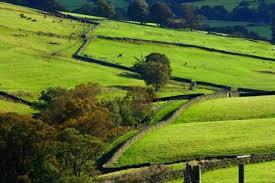 paysage-yorkshire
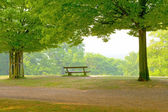 Park bench — Foto Stock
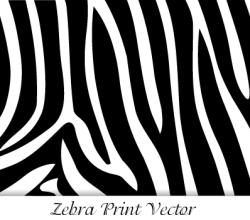 Zebra Print Vector Image Free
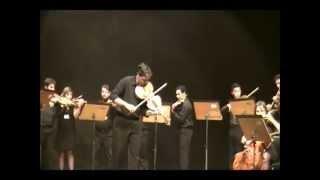 J C Bach - Viola Concerto in C minor - Allegro molto ma Maestoso - Gabriel Marin, Viola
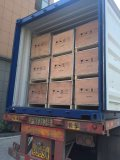 load to container of die cutting machine , paper guillotine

## Task description:
Give back the entries verbatim but drop every picture.

## Response to the task:
 paysage-yorkshire
 Park bench — Foto Stock
 Zebra Print Vector Image Free
 J C Bach - Viola Concerto in C minor - Allegro molto ma Maestoso - Gabriel Marin, Viola
 load to container of die cutting machine , paper guillotine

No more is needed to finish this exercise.